Thin provisioning works wonders for ensuring every app gets a healthy portion of disk space.

Storage administrators know the drill: Someone in the organization needs extra capacity allocated to a new application. How much is enough? Most end up over-allocating to cover both current and estimated future needs, resulting in wasted capacity that’s seldom used.

Enter thin provisioning, a software technology built into storage hardware from manufacturers such as EMC, Hewlett-Packard, IBM, LeftHand Networks and NetApp. Known also as dynamic provisioning and flexible volumes, thin provisioning lets administrators initially allocate a large amount of virtual storage to an app while reserving only a fraction of actual disk space. Designed to either increase the physical capacity automatically as need increases or notify the administrator of the need for more physical space, thin provisioning stretches storage and extends the life of existing storage systems.

“Storage thin provisioning is such a valid concept because it allows users to properly utilize their storage resources,” says Deni Connor, principal analyst at Storage Strategies Now. “Customers don’t have to go out and buy more storage when they see they are running out, and the [database administrator] comes to them and says, ‘I need another terabyte of storage.’”

Storage-related activities such as provisioning, backup and moving data account for 20 percent of IT labor costs, according to a report from F5 Networks.

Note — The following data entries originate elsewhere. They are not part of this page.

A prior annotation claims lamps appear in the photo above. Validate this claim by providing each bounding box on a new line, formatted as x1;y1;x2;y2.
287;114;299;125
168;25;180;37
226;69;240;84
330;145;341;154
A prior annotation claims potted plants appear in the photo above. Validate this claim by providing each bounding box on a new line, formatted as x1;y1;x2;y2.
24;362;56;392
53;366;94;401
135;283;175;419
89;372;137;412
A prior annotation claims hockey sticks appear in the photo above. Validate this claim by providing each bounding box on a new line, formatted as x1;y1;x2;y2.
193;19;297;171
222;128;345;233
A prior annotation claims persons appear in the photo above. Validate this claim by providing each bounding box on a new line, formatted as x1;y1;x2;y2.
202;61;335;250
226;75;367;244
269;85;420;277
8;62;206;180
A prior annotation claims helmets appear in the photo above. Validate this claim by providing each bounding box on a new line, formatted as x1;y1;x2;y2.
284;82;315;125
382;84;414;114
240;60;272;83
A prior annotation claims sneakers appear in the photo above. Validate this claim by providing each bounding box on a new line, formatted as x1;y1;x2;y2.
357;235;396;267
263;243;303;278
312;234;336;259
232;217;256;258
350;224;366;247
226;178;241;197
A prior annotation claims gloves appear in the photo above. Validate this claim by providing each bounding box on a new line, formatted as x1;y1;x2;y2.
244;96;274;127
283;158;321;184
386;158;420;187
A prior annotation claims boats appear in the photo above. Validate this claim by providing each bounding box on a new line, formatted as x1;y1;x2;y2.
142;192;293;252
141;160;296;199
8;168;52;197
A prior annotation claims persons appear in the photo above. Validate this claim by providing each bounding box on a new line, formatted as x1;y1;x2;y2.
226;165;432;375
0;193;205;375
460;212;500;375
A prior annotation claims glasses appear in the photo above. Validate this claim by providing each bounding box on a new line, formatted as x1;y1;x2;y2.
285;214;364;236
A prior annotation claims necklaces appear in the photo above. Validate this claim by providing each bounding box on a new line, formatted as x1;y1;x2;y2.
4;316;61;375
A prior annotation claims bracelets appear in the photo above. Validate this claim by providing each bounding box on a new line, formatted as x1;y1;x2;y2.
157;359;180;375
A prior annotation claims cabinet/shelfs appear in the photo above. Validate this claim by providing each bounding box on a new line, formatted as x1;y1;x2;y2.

The concept of storage virtualization is far from new. “That is what a logical volume manager has done for all OSes for 20 years or more: virtualized a physical disk into a logical disk,” says Richard Jones, vice president and service director for data center strategies at the Burton Group.

Under the Hood

To achieve optimal performance, pay attention to these details:

  • Software specifics. Determine how your applications treat thinly provisioned storage. A few apps could consume the entire virtually allocated space at once, negating potential savings.
  • How big or small? Consider the maximum size of the logical unit number that can be provisioned. Also, determine the smallest data block you can start with or add later.
  • Check the ratios. Different storage architectures follow certain thin-provisioning ratios. SAN or NAS environments might employ a 3-1 ratio (three times the storage capacity provided to an application while only one-third is thin provisioned). Direct-attached storage might follow a 2-1 ratio. Location matters. Check where thin-provisioned data is located. Placement on outer disk spindles can improve data access speed. Placement on different storage tiers can also affect performance.